- Fragmento proporcionado:
|---|

En este contexto, la crítica no puede limitarse a la figura de Maduro ni a la coyuntura venezolana. Se trata de denunciar un patrón histórico que se reactualiza con cada administración estadounidense, pero que en Trump encuentra un tono brutal, casi performático. La amenaza de secuestro no es solo contra un presidente: es contra la memoria de independencia de toda América Latina.
La columna vertebral de Librepensante es clara: resistir la manipulación, desenmascarar la retórica del poder y recordar que la libertad no se negocia en los pasillos de Washington. Trump puede proclamarse “presidente de América”, pero esa proclamación es un acto vacío, sostenido por la fuerza y el espectáculo. La verdadera América —la plural, la diversa, la que late en cada pueblo— no necesita un caudillo extranjero que dicte su destino.
La denuncia contra el secuestro de Nicolás Maduro es, en realidad, la denuncia contra el secuestro de la soberanía continental. Porque cada intento de disciplinar a un país desde afuera es un recordatorio de que la independencia sigue siendo un campo de batalla simbólico y político. Y en ese campo, la voz crítica debe insistir: América no es propiedad de Trump, ni de ningún otro presidente que pretenda gobernar más allá de sus fronteras.
EL PRESIDENTE DEGRADADO: LA VERGÜENZA ARGENTINA
La política argentina atraviesa un momento de degradación simbólica y moral que no puede pasar desapercibido. El actual presidente, en un gesto que lo coloca como excepción mundial, ha decidido apoyar la invasión norteamericana a Venezuela. Ese alineamiento no es solo una postura diplomática: es un acto de sometimiento que nos expone como país y nos coloca en el lugar más incómodo de la historia reciente.

|---|

- Extractos de datos:

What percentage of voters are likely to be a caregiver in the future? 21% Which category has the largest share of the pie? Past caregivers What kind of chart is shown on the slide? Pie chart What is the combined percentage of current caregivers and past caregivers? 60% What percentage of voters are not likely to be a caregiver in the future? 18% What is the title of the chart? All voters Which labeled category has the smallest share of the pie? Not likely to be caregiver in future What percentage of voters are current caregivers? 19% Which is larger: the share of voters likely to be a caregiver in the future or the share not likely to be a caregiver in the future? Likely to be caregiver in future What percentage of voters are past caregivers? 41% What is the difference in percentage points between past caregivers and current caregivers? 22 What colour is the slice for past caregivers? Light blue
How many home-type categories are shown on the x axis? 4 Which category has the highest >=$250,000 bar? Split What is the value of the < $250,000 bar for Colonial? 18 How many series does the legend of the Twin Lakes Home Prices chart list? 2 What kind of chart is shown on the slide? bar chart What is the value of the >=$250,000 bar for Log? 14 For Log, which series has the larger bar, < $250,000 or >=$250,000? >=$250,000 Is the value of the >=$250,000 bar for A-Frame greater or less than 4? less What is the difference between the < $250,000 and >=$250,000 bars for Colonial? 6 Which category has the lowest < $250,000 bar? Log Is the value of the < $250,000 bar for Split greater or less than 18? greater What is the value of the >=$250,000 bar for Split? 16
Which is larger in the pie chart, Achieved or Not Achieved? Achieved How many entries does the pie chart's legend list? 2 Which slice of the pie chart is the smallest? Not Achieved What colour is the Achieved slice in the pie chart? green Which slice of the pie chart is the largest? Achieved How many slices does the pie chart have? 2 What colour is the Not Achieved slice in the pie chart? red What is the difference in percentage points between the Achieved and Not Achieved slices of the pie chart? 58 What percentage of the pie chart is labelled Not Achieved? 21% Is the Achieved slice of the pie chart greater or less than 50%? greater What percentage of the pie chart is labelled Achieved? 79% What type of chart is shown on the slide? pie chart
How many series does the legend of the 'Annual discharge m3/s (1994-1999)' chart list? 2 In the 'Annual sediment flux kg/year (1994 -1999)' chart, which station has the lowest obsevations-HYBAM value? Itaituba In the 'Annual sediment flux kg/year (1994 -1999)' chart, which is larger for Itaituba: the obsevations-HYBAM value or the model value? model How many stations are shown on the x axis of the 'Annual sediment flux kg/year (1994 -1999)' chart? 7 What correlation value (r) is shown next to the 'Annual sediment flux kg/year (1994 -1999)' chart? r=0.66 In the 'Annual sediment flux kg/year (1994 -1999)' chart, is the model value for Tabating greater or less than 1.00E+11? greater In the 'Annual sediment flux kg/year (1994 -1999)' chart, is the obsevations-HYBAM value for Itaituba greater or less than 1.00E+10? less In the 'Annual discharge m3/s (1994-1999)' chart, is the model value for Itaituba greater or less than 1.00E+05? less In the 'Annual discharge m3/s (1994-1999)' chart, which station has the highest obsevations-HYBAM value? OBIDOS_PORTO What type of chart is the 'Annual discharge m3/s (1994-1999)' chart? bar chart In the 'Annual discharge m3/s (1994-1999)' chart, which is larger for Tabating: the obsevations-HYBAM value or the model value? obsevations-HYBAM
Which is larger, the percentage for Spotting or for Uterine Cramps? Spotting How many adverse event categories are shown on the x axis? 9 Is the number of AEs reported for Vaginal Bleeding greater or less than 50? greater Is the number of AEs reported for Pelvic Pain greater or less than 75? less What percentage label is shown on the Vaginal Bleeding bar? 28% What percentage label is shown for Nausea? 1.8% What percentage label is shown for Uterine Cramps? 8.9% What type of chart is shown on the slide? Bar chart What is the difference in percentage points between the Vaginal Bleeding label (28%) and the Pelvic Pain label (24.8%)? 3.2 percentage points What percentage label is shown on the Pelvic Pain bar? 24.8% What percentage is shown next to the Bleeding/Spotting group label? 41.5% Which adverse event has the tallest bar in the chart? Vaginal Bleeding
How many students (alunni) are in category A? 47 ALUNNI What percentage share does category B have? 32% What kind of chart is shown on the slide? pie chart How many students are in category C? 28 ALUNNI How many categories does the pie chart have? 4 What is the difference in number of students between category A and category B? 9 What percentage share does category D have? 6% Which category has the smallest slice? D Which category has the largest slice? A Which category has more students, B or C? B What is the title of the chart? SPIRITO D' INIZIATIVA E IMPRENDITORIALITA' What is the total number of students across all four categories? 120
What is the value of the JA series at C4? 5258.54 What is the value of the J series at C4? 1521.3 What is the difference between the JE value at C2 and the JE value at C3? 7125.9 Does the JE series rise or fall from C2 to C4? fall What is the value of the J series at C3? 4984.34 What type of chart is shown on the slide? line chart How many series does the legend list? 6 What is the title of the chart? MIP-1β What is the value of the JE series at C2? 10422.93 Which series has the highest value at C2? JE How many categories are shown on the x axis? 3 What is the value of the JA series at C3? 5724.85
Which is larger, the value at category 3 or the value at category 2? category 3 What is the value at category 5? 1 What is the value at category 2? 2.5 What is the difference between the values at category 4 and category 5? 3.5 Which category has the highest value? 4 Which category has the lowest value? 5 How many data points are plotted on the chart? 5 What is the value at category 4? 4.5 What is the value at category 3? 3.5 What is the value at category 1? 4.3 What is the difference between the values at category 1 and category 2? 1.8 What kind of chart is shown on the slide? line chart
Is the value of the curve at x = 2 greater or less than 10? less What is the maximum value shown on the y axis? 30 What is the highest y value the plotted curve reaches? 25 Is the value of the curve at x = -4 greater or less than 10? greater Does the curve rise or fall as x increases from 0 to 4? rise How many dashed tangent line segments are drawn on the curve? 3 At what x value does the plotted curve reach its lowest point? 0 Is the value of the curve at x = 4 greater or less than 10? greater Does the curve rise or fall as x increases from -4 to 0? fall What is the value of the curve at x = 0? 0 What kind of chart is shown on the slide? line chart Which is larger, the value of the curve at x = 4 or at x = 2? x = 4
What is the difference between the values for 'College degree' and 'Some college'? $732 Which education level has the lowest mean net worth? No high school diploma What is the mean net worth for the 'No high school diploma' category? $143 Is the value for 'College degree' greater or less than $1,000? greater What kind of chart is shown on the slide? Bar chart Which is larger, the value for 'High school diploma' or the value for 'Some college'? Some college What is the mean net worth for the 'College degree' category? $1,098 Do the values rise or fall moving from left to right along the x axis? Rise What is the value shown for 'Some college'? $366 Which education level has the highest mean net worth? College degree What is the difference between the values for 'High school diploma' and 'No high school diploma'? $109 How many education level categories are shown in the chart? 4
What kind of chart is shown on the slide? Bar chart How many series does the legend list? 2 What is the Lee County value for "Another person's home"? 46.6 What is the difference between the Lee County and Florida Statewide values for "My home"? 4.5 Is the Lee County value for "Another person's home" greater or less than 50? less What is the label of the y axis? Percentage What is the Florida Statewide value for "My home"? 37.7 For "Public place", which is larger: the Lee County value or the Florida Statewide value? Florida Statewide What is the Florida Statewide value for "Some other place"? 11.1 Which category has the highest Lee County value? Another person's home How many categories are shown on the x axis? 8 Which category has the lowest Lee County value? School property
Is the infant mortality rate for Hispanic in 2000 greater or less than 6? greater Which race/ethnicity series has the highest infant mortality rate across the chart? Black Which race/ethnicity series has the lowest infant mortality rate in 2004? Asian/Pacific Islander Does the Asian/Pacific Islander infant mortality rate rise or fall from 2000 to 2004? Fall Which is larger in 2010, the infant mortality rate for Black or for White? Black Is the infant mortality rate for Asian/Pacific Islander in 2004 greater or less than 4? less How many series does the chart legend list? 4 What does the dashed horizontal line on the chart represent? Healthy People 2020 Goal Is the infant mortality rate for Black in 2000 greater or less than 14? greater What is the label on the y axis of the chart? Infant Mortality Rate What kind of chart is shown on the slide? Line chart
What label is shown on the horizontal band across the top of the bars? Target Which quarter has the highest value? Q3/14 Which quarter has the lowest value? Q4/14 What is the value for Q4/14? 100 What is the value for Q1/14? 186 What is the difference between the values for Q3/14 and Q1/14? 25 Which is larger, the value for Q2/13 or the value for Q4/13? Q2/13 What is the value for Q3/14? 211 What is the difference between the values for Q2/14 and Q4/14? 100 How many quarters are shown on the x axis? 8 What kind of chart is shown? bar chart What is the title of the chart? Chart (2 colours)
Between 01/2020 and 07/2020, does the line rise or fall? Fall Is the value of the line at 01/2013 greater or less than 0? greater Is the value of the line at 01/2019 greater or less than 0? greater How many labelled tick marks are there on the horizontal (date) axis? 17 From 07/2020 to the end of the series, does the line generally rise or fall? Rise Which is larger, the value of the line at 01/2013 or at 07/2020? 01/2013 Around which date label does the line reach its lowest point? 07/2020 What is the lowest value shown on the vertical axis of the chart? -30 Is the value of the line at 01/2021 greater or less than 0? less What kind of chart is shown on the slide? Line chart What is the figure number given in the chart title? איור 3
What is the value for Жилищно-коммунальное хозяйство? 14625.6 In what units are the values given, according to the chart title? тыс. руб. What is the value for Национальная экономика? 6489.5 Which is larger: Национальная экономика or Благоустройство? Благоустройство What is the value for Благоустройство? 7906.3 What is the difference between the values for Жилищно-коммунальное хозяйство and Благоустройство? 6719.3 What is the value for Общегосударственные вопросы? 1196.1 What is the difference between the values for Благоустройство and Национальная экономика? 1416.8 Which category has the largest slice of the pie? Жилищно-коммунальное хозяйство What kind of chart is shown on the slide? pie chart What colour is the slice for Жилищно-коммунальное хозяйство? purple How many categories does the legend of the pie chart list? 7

|---|

- Preguntas propuestas:
(1) Reescribe en forma de lista el párrafo del fragmento que comienza con «La columna vertebral de Librepensante» y conserva sus ideas principales.
(2) Según el fragmento, ¿qué ha decidido apoyar el actual presidente argentino?
(3) Prolonga el fragmento sobre la política argentina a partir de su última oración.

- Problemas resueltos:
(1)
- La columna vertebral de Librepensante consiste en resistir la manipulación, desenmascarar la retórica del poder y recordar que la libertad no se negocia en los pasillos de Washington.
- Trump puede proclamarse “presidente de América”, pero esa proclamación es un acto vacío, sostenido por la fuerza y el espectáculo.
- La verdadera América, plural y diversa, no necesita un caudillo extranjero que dicte su destino.

(2) La invasión norteamericana a Venezuela.

(3)
La vergüenza que sentimos los argentinos no proviene únicamente de la decisión en sí, sino de lo que implica: la renuncia explícita a nuestra soberanía. Convertirse en el único mandatario que legitima la intervención estadounidense significa aceptar que nuestras riquezas, nuestros recursos y nuestra autonomía pueden ser entregados en bandeja a los intereses de Washington. Es la imagen de un presidente que no gobierna para su pueblo, sino para un poder extranjero que lo utiliza como peón.
La degradación es doble: institucional y simbólica. Institucional, porque se traiciona el mandato democrático que debería defender la independencia nacional. Simbólica, porque se destruye la memoria de un país que siempre supo resistir las presiones externas, incluso en los momentos más oscuros. La Argentina que alguna vez levantó la voz contra las dictaduras y las intervenciones ahora se ve representada por un presidente que aplaude la invasión de otro país hermano.

Milei, el único presidente cipayo y entreguista de la soberanía nacional argentina que apoya la invasión a Venezuela, incluso más que los propios norteamericanos.
El sometimiento no es un gesto aislado: es la antesala de un vaciamiento. Quien entrega la soberanía en política exterior, también está dispuesto a entregar las riquezas internas: el litio, el petróleo, la tierra, el agua. Todo aquello que constituye nuestro patrimonio colectivo corre el riesgo de ser negociado como moneda de cambio en un pacto de subordinación.
La crítica, entonces, no es solo contra un presidente degradado, sino contra la lógica que pretende normalizar la entrega. La voz de los argentinos debe recordar que la soberanía no se negocia, que la dignidad no se arrodilla y que la vergüenza no puede convertirse en costumbre.
La historia juzgará este momento como uno de los más oscuros de nuestra política exterior. Y será tarea de la sociedad resistir, denunciar y reconstruir la memoria de un país que no nació para ser colonia, sino para ser libre.